■ 正文
▼

共计 9646 个字符,预计需要花费 25 分钟才能阅读完成。
在上篇文章《MySQL 表结构变更,不可不知的 Metadata Lock》中,我们介绍了 MDL 引入的背景,及基本概念,从“道”的层面知道了什么是 MDL。下面就从“术”的层面看看如何定位 MDL 的相关问题。
在 MySQL 5.7 中,针对 MDL,引入了一张新表 performance_schema.metadata_locks,该表可对外展示 MDL 的相关信息,包括其作用对象,类型及持有等待情况。
开启 MDL 的 instrument
但是相关 instrument 并没有开启(MySQL 8.0 是默认开启的),其可通过如下两种方式开启,
临时生效
修改 performance_schema.setup_instrume nts 表,但实例重启后,又会恢复为默认值。
UPDATE performance_schema.setup_instruments SET ENABLED = ‘YES’, TIMED = ‘YES’
WHERE NAME = ‘wait/lock/metadata/sql/mdl’;
performance-schema-instrument=’wait/lock/metadata/sql/mdl=ON’
测试场景
下面结合一个简单的 Demo,来看看在 MySQL 5.7 中如何定位 DDL 操作的阻塞问题。
这里,重点关注 lock_status,”PENDING” 代表线程在等待 MDL,而 ”GRANTED” 则代表线程持有 MDL。
如何找出引起阻塞的会话
结合 owner_thread_id,可以可到,是 29 号线程在等待 27 号线程的 MDL,此时,可 kill 掉 52 号线程。
但需要注意的是,owner_thread_id 给出的只是线程 ID,并不是 show processlist 中的 ID。如果要查找线程对应的 processlist id,需查询 performance_schema.threads 表。

▲

■ 数据摘录
▼

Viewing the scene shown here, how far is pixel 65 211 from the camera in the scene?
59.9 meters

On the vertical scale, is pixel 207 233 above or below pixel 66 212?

▲

■ 练习
1. 判断下列说法是否符合正文,每项回答“是”或“否”,并原样引用正文中起决定作用的文字:(a) MySQL 8.0 默认开启 MDL 相关的 instrument;(b) 通过修改 setup_instruments 表开启 instrument 后,实例重启后仍保持开启;(c) owner_thread_id 给出的就是 show processlist 中的 ID。
2. 根据正文,MySQL 5.7 针对 MDL 引入的新表叫什么名字?
3. 请从正文中含有“开启 MDL 的 instrument”的那几个字开始照抄,抄到“kill 掉 52 号线程。”为止。
上面的材料与正文内容无关。

■ 参考答案
1.
(a) 是。“MySQL 8.0 是默认开启的”
(b) 否。“但实例重启后,又会恢复为默认值”
(c) 否。“owner_thread_id 给出的只是线程 ID,并不是 show processlist 中的 ID”

2. performance_schema.metadata_locks。

3.
开启 MDL 的 instrument
但是相关 instrument 并没有开启(MySQL 8.0 是默认开启的),其可通过如下两种方式开启,
临时生效
修改 performance_schema.setup_instrume nts 表,但实例重启后,又会恢复为默认值。
UPDATE performance_schema.setup_instruments SET ENABLED = ‘YES’, TIMED = ‘YES’
WHERE NAME = ‘wait/lock/metadata/sql/mdl’;
performance-schema-instrument=’wait/lock/metadata/sql/mdl=ON’
测试场景
下面结合一个简单的 Demo,来看看在 MySQL 5.7 中如何定位 DDL 操作的阻塞问题。
这里,重点关注 lock_status,”PENDING” 代表线程在等待 MDL,而 ”GRANTED” 则代表线程持有 MDL。
如何找出引起阻塞的会话
结合 owner_thread_id,可以可到,是 29 号线程在等待 27 号线程的 MDL,此时,可 kill 掉 52 号线程。